The underlying premise of the project is that the emerging trend towards (closely related) concepts of service-oriented architectures and grid computing can alleviate the above problems. They can enable development of services which are not tied to specific datasets or end applications, and implementation of applications using these services.
We view the cyberinfrastructure software support for environmental applications as comprising four layers. At the lowest level, we have basic grid middleware services: Globus (which provides resource monitoring and security) and related middleware standards and services, including Grid Data Access and Integration (DAI) standards. This work has been developed and supported by programs like the NSF Middleware Initiative (NMI). At the second level, we have three advanced data-intensive middleware services developed at Ohio State. The particular components will be:a.
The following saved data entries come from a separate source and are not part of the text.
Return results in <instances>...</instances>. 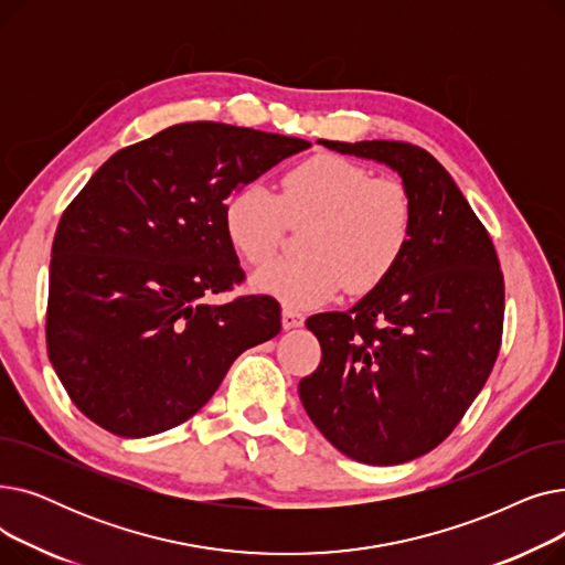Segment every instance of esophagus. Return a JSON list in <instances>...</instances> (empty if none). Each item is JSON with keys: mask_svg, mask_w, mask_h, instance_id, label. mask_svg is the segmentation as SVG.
<instances>
[{"mask_svg": "<svg viewBox=\"0 0 565 565\" xmlns=\"http://www.w3.org/2000/svg\"><path fill=\"white\" fill-rule=\"evenodd\" d=\"M281 324H284V330L302 328V324H305V316H302L300 311L290 309V307H284V311H281Z\"/></svg>", "mask_w": 565, "mask_h": 565, "instance_id": "obj_1", "label": "esophagus"}]
</instances>
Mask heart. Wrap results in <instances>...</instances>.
<instances>
[{"mask_svg":"<svg viewBox=\"0 0 565 565\" xmlns=\"http://www.w3.org/2000/svg\"><path fill=\"white\" fill-rule=\"evenodd\" d=\"M414 217L405 183L375 178L364 164L330 153L292 167L281 194L263 183L237 188L222 213L231 247L252 265L273 260L288 224H307L302 254L267 265L254 277L258 290L298 309L334 298L343 286L352 295L377 288L403 260Z\"/></svg>","mask_w":565,"mask_h":565,"instance_id":"1","label":"heart"}]
</instances>
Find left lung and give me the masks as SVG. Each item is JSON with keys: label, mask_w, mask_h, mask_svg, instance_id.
<instances>
[{"label": "left lung", "mask_w": 565, "mask_h": 565, "mask_svg": "<svg viewBox=\"0 0 565 565\" xmlns=\"http://www.w3.org/2000/svg\"><path fill=\"white\" fill-rule=\"evenodd\" d=\"M320 143L398 171L417 217L387 279L350 311L307 320L322 358L300 380V398L348 458L401 465L447 439L483 390L501 348L503 275L486 226L424 148Z\"/></svg>", "instance_id": "8db88e82"}]
</instances>
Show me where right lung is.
<instances>
[{"instance_id": "1", "label": "right lung", "mask_w": 565, "mask_h": 565, "mask_svg": "<svg viewBox=\"0 0 565 565\" xmlns=\"http://www.w3.org/2000/svg\"><path fill=\"white\" fill-rule=\"evenodd\" d=\"M311 143L213 121L171 126L114 153L58 220L47 358L84 417L118 437L188 422L235 358L281 330L279 305L243 295L226 199Z\"/></svg>"}]
</instances>
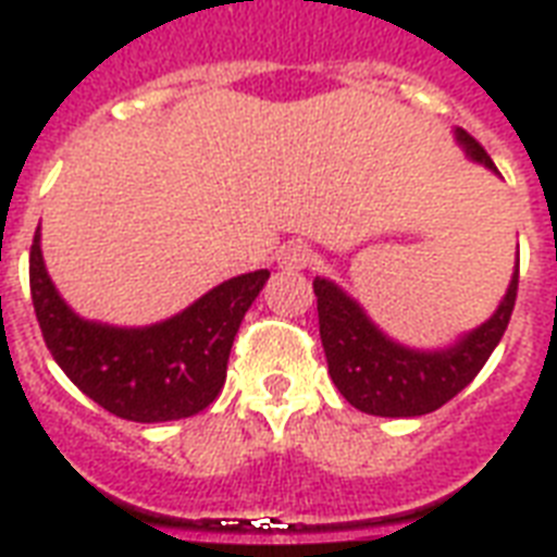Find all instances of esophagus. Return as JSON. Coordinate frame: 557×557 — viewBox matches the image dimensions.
<instances>
[{
  "instance_id": "1",
  "label": "esophagus",
  "mask_w": 557,
  "mask_h": 557,
  "mask_svg": "<svg viewBox=\"0 0 557 557\" xmlns=\"http://www.w3.org/2000/svg\"><path fill=\"white\" fill-rule=\"evenodd\" d=\"M309 260H311V248L306 246V243H286V246L277 251L280 269H288V271L306 269Z\"/></svg>"
}]
</instances>
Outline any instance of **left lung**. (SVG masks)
Returning a JSON list of instances; mask_svg holds the SVG:
<instances>
[{"label":"left lung","mask_w":557,"mask_h":557,"mask_svg":"<svg viewBox=\"0 0 557 557\" xmlns=\"http://www.w3.org/2000/svg\"><path fill=\"white\" fill-rule=\"evenodd\" d=\"M458 139L472 160L498 171L472 134L458 128ZM314 294H318L320 341L337 392L366 414L418 418L449 404L490 360L512 318L518 269L498 311L481 329H474L451 349L443 351H411L392 343L386 334L374 329L363 309L329 280H314Z\"/></svg>","instance_id":"obj_1"}]
</instances>
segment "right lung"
<instances>
[{"label": "right lung", "mask_w": 557, "mask_h": 557, "mask_svg": "<svg viewBox=\"0 0 557 557\" xmlns=\"http://www.w3.org/2000/svg\"><path fill=\"white\" fill-rule=\"evenodd\" d=\"M265 280V269L239 274L165 323L114 329L76 318L45 271L39 232L30 246V300L45 346L83 395L134 423L191 418L214 404L239 323Z\"/></svg>", "instance_id": "right-lung-1"}]
</instances>
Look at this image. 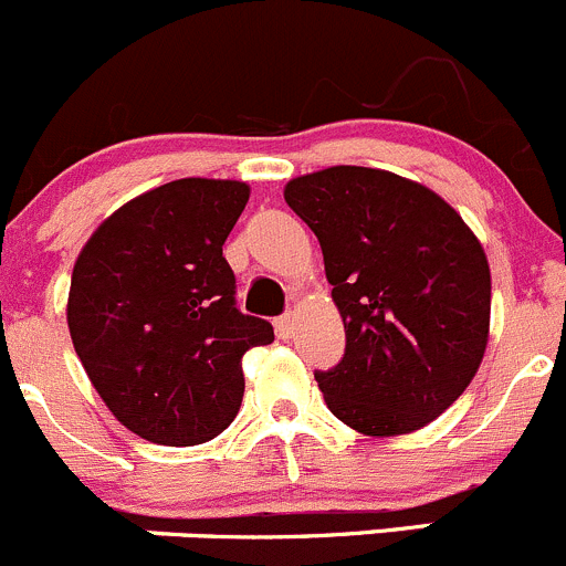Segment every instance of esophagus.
Masks as SVG:
<instances>
[{
	"label": "esophagus",
	"instance_id": "obj_1",
	"mask_svg": "<svg viewBox=\"0 0 566 566\" xmlns=\"http://www.w3.org/2000/svg\"><path fill=\"white\" fill-rule=\"evenodd\" d=\"M275 333H277V338H283V340H289L291 335H294V316H291V313L275 318Z\"/></svg>",
	"mask_w": 566,
	"mask_h": 566
}]
</instances>
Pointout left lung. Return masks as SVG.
I'll use <instances>...</instances> for the list:
<instances>
[{"mask_svg":"<svg viewBox=\"0 0 566 566\" xmlns=\"http://www.w3.org/2000/svg\"><path fill=\"white\" fill-rule=\"evenodd\" d=\"M283 198L316 233L344 318V360L316 371L329 412L371 438L432 423L471 385L490 338L475 233L438 192L374 167L291 178Z\"/></svg>","mask_w":566,"mask_h":566,"instance_id":"1","label":"left lung"}]
</instances>
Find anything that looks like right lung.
Here are the masks:
<instances>
[{"mask_svg": "<svg viewBox=\"0 0 566 566\" xmlns=\"http://www.w3.org/2000/svg\"><path fill=\"white\" fill-rule=\"evenodd\" d=\"M250 198L244 181L178 178L106 217L74 264L69 329L112 416L159 446H198L231 427L242 357L272 344L237 307L222 244Z\"/></svg>", "mask_w": 566, "mask_h": 566, "instance_id": "right-lung-1", "label": "right lung"}]
</instances>
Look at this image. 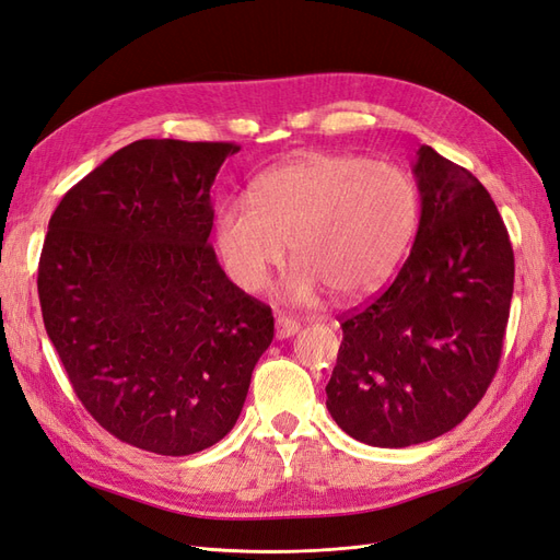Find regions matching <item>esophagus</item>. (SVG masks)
<instances>
[{
	"label": "esophagus",
	"instance_id": "obj_1",
	"mask_svg": "<svg viewBox=\"0 0 560 560\" xmlns=\"http://www.w3.org/2000/svg\"><path fill=\"white\" fill-rule=\"evenodd\" d=\"M301 329L299 322L294 317H287V315H278L276 317V336L278 338H290Z\"/></svg>",
	"mask_w": 560,
	"mask_h": 560
}]
</instances>
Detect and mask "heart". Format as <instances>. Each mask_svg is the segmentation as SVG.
<instances>
[{"mask_svg": "<svg viewBox=\"0 0 560 560\" xmlns=\"http://www.w3.org/2000/svg\"><path fill=\"white\" fill-rule=\"evenodd\" d=\"M245 200L217 214V247L233 282L261 292L284 261L296 264L284 284L292 303L319 290L338 301L364 296L393 276L418 226V189L393 163L350 154H313L261 175Z\"/></svg>", "mask_w": 560, "mask_h": 560, "instance_id": "b5f03b06", "label": "heart"}]
</instances>
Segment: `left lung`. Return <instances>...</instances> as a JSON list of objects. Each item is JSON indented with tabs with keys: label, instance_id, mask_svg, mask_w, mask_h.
<instances>
[{
	"label": "left lung",
	"instance_id": "obj_1",
	"mask_svg": "<svg viewBox=\"0 0 560 560\" xmlns=\"http://www.w3.org/2000/svg\"><path fill=\"white\" fill-rule=\"evenodd\" d=\"M413 175L418 233L393 284L341 315L327 383L336 425L404 448L453 430L493 381L514 292L510 233L486 186L428 144Z\"/></svg>",
	"mask_w": 560,
	"mask_h": 560
}]
</instances>
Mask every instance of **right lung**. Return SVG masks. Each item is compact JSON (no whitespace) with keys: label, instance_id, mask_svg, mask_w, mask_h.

GATES (Grid-based Adaptive Execution on Streams)
This middleware allows development of grid-based streaming applications, which can adapt the processing granularity to meet real-time constraints. Continuous sensor-based data is available for most environmental applications. There are many situations where one needs to react on a real-time basis, for example, when there is an oil spill in a lake.
b. Data Virtualization and Wrapper Generation Middleware:
The goal here is to make applications or application components independent of the specific data formats. Our work on data virtualization allows application to query or process a complex dataset with a simpler or abstract view, e.g., a relational table based view. Our work on wrapper generation allows data and tools with different formats to be integrated.
c. FREERIDE-G (Framework for Rapid Implementation of Datamining Engines in a Grid)
This system allows parallel implementation of data mining or data-intensive scientific applications that involve data in a remote repository.
At the third level, specific algorithms and data analysis techniques will be implemented as grid services, i.e., they will be implemented so that they can be accessed by different application developers, can be applied on different data sources, and also, can be executed on a variety of resources. Finally, at the top-most level, we have the end applications. These will be developed using the services from previous layers. The two applications we will target are real-time coastal forecasting/nowcasting, and long term coastal analysis and prediction.
Our implementation and evaluation will be in the context of the Great Lakes Observing System (GLOS), and will be done jointly with the National Oceanic and Atmospheric Administration (NOAA).